I am to say what morals or values are right. I don’t give a rat’s ass where any of my childhood influences got their ideas from. I’ve collected a lot of information over nearly half a century of life – words I’ve read or heard, behaviours I’ve performed or observed, emotions I’ve felt or others have shared, my own experiences and those that have been recounted to me. I process it all in my mind and make my own decisions on what is “right”, and choose my actions based on my ability to sleep soundly at night. I answer to my own conscience, and if I’ve crossed it, I can not rest easy.

Mariah's avatar

I think you answered your own objection. ”...some will be offended when it does no physical harm to them.” If it does no harm, it’s not immoral. I don’t care if you’re offended.

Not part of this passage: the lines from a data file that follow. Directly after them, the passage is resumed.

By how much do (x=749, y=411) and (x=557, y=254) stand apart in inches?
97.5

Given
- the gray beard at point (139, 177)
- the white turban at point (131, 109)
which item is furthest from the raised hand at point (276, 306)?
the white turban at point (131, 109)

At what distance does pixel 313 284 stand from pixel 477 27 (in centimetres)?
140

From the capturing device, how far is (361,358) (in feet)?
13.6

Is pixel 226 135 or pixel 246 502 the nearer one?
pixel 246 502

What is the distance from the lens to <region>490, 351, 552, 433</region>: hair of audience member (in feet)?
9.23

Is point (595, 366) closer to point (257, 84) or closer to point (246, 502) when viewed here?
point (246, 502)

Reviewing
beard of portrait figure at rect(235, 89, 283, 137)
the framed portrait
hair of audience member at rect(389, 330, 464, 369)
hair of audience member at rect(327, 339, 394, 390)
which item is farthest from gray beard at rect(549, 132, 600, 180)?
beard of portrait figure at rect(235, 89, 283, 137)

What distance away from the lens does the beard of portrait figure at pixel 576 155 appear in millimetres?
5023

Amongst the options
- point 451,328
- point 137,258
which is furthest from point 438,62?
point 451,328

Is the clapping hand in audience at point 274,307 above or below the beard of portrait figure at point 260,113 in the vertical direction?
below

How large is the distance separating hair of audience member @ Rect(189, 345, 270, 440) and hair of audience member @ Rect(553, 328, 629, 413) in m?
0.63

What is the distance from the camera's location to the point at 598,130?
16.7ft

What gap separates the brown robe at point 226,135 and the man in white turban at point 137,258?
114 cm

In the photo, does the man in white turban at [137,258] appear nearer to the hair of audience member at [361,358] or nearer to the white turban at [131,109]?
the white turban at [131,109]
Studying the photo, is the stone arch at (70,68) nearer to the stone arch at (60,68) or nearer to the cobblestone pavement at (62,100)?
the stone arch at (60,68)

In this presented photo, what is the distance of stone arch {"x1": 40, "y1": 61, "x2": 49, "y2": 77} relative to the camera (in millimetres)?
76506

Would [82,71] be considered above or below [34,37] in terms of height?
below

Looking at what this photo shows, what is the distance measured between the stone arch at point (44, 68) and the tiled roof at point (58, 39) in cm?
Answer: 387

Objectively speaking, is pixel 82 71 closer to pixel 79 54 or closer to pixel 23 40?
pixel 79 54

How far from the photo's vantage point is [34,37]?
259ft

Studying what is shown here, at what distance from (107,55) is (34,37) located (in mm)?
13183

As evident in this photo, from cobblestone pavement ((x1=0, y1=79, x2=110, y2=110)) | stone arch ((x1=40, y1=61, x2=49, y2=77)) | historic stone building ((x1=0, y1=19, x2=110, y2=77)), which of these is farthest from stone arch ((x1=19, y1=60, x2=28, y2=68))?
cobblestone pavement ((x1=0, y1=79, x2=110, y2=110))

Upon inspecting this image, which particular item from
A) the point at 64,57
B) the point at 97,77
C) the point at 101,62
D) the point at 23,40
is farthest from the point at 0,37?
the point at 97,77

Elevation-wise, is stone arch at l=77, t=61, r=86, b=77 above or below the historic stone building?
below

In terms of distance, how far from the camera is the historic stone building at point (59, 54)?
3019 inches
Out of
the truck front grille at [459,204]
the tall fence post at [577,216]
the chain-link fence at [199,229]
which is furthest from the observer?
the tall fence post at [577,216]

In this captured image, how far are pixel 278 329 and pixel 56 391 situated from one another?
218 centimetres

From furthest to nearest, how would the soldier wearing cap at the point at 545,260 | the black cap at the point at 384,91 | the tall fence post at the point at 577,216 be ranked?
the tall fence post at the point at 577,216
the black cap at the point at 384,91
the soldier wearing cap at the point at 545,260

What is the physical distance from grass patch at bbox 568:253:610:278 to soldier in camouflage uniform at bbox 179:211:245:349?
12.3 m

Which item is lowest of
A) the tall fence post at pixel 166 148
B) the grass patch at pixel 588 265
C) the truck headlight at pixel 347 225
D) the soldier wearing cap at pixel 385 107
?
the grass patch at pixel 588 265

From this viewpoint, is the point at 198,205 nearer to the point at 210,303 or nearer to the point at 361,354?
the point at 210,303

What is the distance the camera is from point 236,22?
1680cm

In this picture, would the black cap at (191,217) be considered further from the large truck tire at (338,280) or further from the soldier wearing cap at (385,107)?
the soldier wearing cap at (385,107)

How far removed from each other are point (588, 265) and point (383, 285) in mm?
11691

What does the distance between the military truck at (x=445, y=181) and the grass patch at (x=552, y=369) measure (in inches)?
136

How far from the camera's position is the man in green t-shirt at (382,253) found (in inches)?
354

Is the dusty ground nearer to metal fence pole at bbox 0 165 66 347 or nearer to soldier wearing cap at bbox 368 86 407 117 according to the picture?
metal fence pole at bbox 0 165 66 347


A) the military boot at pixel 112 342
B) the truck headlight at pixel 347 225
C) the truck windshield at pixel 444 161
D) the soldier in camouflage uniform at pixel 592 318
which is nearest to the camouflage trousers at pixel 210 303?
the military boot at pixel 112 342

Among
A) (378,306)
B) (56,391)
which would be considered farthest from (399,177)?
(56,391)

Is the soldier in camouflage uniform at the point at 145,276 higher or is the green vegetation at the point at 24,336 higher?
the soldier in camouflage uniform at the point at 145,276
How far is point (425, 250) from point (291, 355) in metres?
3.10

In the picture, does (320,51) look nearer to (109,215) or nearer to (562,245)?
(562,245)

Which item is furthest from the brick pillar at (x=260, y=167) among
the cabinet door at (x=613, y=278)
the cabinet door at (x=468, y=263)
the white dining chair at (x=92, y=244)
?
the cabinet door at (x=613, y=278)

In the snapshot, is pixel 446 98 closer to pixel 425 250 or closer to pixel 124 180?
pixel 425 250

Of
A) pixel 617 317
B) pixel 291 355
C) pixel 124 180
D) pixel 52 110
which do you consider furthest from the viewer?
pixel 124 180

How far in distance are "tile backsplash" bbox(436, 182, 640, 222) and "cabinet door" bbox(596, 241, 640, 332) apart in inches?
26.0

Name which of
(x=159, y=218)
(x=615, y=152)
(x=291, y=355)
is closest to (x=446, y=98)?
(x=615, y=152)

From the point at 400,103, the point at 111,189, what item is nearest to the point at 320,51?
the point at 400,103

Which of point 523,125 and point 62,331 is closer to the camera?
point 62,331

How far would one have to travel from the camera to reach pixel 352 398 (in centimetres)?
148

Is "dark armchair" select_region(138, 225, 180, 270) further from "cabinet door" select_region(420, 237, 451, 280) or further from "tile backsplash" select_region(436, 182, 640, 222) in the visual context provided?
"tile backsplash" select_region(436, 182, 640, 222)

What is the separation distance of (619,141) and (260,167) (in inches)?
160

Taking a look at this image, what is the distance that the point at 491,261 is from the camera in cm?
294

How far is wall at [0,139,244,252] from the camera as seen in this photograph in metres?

But you’re right that the “indirectly” detail is the loophole many will use. In the example you gave, people will claim such relationships will lead to degradation of society which in turn causes harm. I personally disagree with this line of logic but it’s one of those gray areas that my basic rules don’t cover.

downtide's avatar

My morality began with what my (atheist) parents taught me about being friendly, co-operative and compassionate. It has developed over 46 years of experience living in human society. It is a morality based on doing the least possible harm to others. I know it works because I’m not in jail, and no-one has ever told me I’m a horrible or evil person.

talljasperman's avatar

Stan lee and Spiderman is where I gleaned my morality, I practiced it in school and on bullies in recess.

Hypocrisy_Central's avatar

@downtide My morality began with what my (atheist) parents taught me about being friendly, co-operative and compassionate. It has developed over 46 years of experience living in human society.
Which brings us back full circle to the original question; how do you know they were right? Did you take their instruction, rules, etc and test them? Did you do opposite what they told you to see if a better out come would come from in contrary to what your parents, teacher, etc told you? Or did you basically accept what they told you and followed it, because they said it was the best or better way to go?

downtide's avatar

@Hypocrisy_Central Yes of course i tested them. Its all about testing hypotheses. If you take what your parents say and act on it, and good things result, there’s a good chance they were right. If you take what they say and bad things happen, you learn and modify, and do it different next time.

As it happens my parents are sane and sensible, so their morality works pretty well for me too. Along the way I’ve added things that they perhaps wouldn’t be so comfortable with, but I’ve tested those too and they also work for me.

ninjacolin's avatar

You “know” your moral decisions are right because they can be observed serving their purpose. You don’t have to get it right the first time. You have to crawl and fall a lot before you learn to walk.

Hypocrisy_Central's avatar

@downtide If you take what your parents say and act on it, and good things result, there’s a good chance they were right.
There could have been an incident that came out better. Just because what you could consider negative didn’t happen is no slam dunk they are right. If your father said do not steal bikes and you never stole on, sure, you would not have the law looking for you, or some angry person looking to do you harm for stealing their bike. However, what if you did not take you father’s advice and stole some bikes anyhow to see what happened and nothing negative happened, the law did not come knocking and the owners never materialized, all you did was end up with extra nice bikes and other people wanting to buy them off of you. Tangibly that would have been a better outcome.

Regardless, you in actuality didn’t have your own morality, as well as many others who think they chose their own morality, you took the morality of your parents and maybe others and tweaked it to be more to your liking but you did not build it from scratch or pure trial and error, at least how you describe it.